Thursday, January 19, 2012

South Carolina Debate

I did a long write-up on the debate over at Plum Line, so I'll mostly just send you there. If you missed it, but enjoy presidential debates in general, I'll recommend this one: started with a bang, and rarely let up.

As I said over there, how it will affect GOP voters in the short run depends mostly on what spin is accepted within the GOP partisan press; there's certainly plenty of great clips to support virtually any interpretation. Beyond that, I'm very curious about how Rick Santorum's attacks, especially his quite vicious and personal attacks on Newt, played to conservative audiences. It played really well to me, and in my view any conservative should buy the idea that Newt absolutely cannot be trusted, but I'll certainly confess that I'm not exactly neutral on that subject.

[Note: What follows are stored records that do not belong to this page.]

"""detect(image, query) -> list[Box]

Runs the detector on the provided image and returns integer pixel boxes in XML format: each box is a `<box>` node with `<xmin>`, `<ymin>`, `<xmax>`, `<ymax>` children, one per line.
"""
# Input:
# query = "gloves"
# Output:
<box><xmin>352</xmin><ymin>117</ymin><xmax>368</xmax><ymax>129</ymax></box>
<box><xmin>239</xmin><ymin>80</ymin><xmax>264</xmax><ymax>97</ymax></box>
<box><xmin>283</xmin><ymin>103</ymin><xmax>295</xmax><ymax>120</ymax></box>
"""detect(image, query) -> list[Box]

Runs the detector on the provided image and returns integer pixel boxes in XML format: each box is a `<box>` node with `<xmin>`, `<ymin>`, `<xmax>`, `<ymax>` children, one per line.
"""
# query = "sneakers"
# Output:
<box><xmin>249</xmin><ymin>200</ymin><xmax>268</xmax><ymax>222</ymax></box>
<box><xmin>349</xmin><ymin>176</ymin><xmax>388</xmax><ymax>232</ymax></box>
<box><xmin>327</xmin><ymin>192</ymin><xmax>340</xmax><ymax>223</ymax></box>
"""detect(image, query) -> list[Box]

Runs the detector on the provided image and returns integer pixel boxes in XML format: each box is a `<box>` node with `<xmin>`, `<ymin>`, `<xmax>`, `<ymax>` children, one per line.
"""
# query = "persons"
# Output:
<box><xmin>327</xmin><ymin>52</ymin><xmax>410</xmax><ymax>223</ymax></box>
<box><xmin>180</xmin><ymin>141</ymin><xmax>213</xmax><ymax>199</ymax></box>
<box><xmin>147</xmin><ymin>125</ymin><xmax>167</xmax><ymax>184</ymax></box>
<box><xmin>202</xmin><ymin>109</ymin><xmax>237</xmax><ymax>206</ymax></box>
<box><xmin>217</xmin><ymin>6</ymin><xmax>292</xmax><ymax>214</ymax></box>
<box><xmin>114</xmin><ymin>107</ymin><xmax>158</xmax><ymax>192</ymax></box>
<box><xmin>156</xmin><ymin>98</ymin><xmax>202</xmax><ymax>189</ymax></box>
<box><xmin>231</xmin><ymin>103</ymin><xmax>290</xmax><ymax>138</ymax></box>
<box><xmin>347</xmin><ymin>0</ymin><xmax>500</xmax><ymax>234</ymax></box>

And I'll also repeat what I said over there about John King: he totally, totally screwed up the "open marriage" question. Probably his best bet was to just leave it alone, but if he really wanted to press it he could have framed it better in lots of different ways. All that said: don't assume that five good minutes from Newt makes the issue go away. Among other things, Jay Leno and the rest of that gang aren't going to lay off just because a partisan crowd fell for a cheap rhetorical trick. Don't forget, too, that his marriage record is only one of Newt's many, many, many vulnerabilities. I wouldn't want to guess how it affects him in South Carolina in the short term, but in the long term very few Republican politicians or operatives really want to spend all summer and fall defending Newt's personal life.

5 comments:

  1. As I've said many times before, I have trouble imagining any scenario in which Mitt loses the nomination, even though he could lose South Carolina. But the tax-return thing has, for the first time, led me to wonder about the intriguing possibility of what would happen if some major Romney scandal were to emerge. What would the party do? What would the voters do? I assume it would throw everything into chaos--which is part of why it would have to be something really disqualifying. Merely hurting his image isn't enough. I've long thought that if there were any real skeletons in Romney's closet, they'd have been revealed long ago, but you never know.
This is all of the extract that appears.